** Brano da leggere **
Per evitare equivoci raccomandiamo: parlatene con il vostro commercialista e non tirate conclusioni affrettate !

Particolarita' del caso:

  1. si applica a chi acquista spazi pubblicitari da imprese estere per pubblicare pubblicità all'estero
  2. la stabile organizzazione all'estero di chi "veniva pagato" e
  3. l'effettuazione di pubblicità all'estero !

Il caso non riguarda Google, ma per la singolarità della questione offre spunti di riflessione.

 

Cassazione Sezione I del 13/12/1996 n. 11141



Massima dell'agenzia delle entrate:

 

"non si considerano effettuate nel territorio dello Stato italiano e percio' non sono assoggettabili ad IVA, le prestazioni di servizi pubblicitari eseguite, da soggetti stranieri, a soggetti domiciliati nel territorio dello Stato o a soggetti ivi residenti, quando esse siano utilizzate fuori dell'area CEE, per luogo di utilizzazione deve intendersi non gia' quello in cui viene acquisito il finale risultato "economico" della prestazione, ma quello in cui e' stata concretamente esplicata l'attivita' oggetto della prestazione."



SVOLGIMENTO DEL PROCESSO



L'Amministrazione finanziaria dello Stato ricorre avverso la decisione n. 3676 del 26.5.92 con cui la Commissione tributaria centrale, nella controversia tra l'Ufficio IVA di Milano ed il Fallimento della ___ spa concernente l'accertamento (del 28.6.85) di quella imposta per l'anno 1982, respinse il ricorso proposto dall'Amministrazione contro la decisione della Commissione di secondo grado; accolse il ricorso incidentale della societa' contribuente; dichiaro' esistente, per effetto di sanatorie, le violazioni relative ai rilievi 1, 12, 14, 16 dell'avviso di accertamento; assorbiti il terzo motivo del ricorso principale ed il terzo ed il quarto dell'incidentale; annullo' la decisione impugnata in relazione al motivo accolto ed alle dichiarate estinzioni e l'avviso di accertamento in relazione ai rilievi nn.ri 1, 10, 12, 14, 15 e 16.



Contro il menzionato avviso di accertamento, il "fallimento" della ___ spa aveva contestato la legittimita' dell'atto per insussistenza dei presupposti che legittimano l'applicazione del metodo induttivo di accertamento e, in subordine, la fondatezza di nove dei sedici rilievi.



La Commissione tributaria di primo grado rigetto' il ricorso.



Quella di secondo determino' l'I.V.A. dovuta per l'82 in lire 6.427.824.000 e le pene pecuniarie in 12.870.548.000, annullando i rilievi di cui nn.ri 5, 6, 7a. Quanto ai rilievi nn.ri 12 e 16 - omessa conservazione di ventisei "fatture" di acquisto e di cento "bolle" di accompagnamento, ridimensiono' le pene riconoscendo la detraibilita' dell'I.V.A. corrisposta sugli acquisti per l'importo di L. 307.995.000. Confermando la decisione sugli altri punti.

** Esercizio breve 1 **
Traduci in inglese questa frase del brano sulla sentenza della Cassazione: "La Commissione tributaria di primo grado rigetto' il ricorso."

** Dati archiviati **
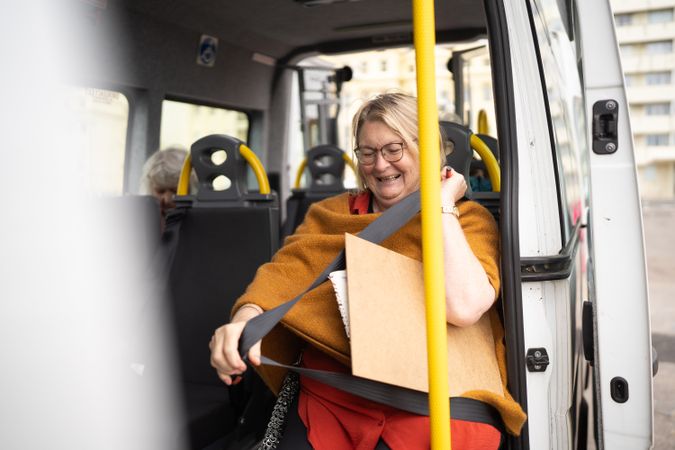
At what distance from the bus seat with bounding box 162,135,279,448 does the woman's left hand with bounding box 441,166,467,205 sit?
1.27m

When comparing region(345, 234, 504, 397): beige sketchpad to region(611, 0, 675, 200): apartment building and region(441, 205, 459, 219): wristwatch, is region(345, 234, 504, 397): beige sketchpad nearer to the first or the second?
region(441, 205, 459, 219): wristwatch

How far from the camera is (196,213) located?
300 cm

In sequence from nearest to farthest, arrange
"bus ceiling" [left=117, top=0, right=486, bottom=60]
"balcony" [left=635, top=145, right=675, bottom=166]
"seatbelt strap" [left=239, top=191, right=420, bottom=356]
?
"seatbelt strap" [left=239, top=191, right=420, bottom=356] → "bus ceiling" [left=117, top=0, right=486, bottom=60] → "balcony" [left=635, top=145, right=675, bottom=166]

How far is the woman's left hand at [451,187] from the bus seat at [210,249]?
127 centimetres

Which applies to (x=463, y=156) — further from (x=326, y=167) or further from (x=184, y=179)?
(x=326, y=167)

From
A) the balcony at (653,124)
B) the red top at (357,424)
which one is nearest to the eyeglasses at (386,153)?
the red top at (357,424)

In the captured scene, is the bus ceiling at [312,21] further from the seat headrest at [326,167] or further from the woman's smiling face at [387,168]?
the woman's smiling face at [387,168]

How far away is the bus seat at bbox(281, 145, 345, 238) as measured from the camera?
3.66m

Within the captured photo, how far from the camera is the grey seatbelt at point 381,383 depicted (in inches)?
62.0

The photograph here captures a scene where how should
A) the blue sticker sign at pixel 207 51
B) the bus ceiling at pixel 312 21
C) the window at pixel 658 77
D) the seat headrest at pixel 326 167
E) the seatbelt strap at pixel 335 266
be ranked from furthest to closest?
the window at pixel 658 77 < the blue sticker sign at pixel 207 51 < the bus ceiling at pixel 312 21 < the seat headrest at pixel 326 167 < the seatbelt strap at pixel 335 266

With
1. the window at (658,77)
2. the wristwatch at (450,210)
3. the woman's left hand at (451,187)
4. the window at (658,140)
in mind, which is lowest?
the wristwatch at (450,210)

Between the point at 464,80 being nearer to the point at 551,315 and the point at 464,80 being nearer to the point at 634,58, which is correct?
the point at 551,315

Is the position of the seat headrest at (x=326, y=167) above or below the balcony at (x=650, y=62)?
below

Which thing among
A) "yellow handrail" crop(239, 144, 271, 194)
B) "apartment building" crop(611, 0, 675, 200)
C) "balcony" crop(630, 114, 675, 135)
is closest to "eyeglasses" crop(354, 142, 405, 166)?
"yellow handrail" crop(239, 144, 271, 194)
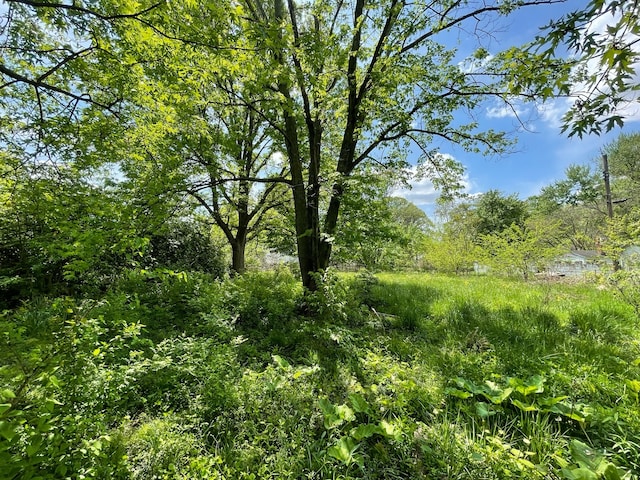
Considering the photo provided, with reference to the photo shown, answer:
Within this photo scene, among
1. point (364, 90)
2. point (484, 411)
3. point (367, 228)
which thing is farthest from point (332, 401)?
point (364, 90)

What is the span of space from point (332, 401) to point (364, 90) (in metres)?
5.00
==
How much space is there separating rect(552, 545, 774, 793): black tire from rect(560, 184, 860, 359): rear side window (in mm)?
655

** Esercizio breve 2 **
Converti in un CSV a due colonne, "richiesta" e "risposta", le voci che vanno dalla riga contenente "At what distance" alla riga contenente "127 centimetres", estremi inclusi. Una riga per voce, ogni campo tra virgolette e con gli a capo trasformati in spazi.

** Risposta completa 1 **
The first-instance tax commission rejected the appeal.

** Risposta completa 2 **
richiesta,risposta
"At what distance from the bus seat with bounding box 162,135,279,448 does the woman's left hand with bounding box 441,166,467,205 sit?","1.27m"
"When comparing region(345, 234, 504, 397): beige sketchpad to region(611, 0, 675, 200): apartment building and region(441, 205, 459, 219): wristwatch, is region(345, 234, 504, 397): beige sketchpad nearer to the first or the second?","region(441, 205, 459, 219): wristwatch"
"How far from the camera is (196,213) located?","300 cm"
"In sequence from nearest to farthest, arrange ""bus ceiling"" [left=117, top=0, right=486, bottom=60] ""balcony"" [left=635, top=145, right=675, bottom=166] ""seatbelt strap"" [left=239, top=191, right=420, bottom=356] ?","""seatbelt strap"" [left=239, top=191, right=420, bottom=356] → ""bus ceiling"" [left=117, top=0, right=486, bottom=60] → ""balcony"" [left=635, top=145, right=675, bottom=166]"
"How far is the woman's left hand at [451,187] from the bus seat at [210,249]?","127 centimetres"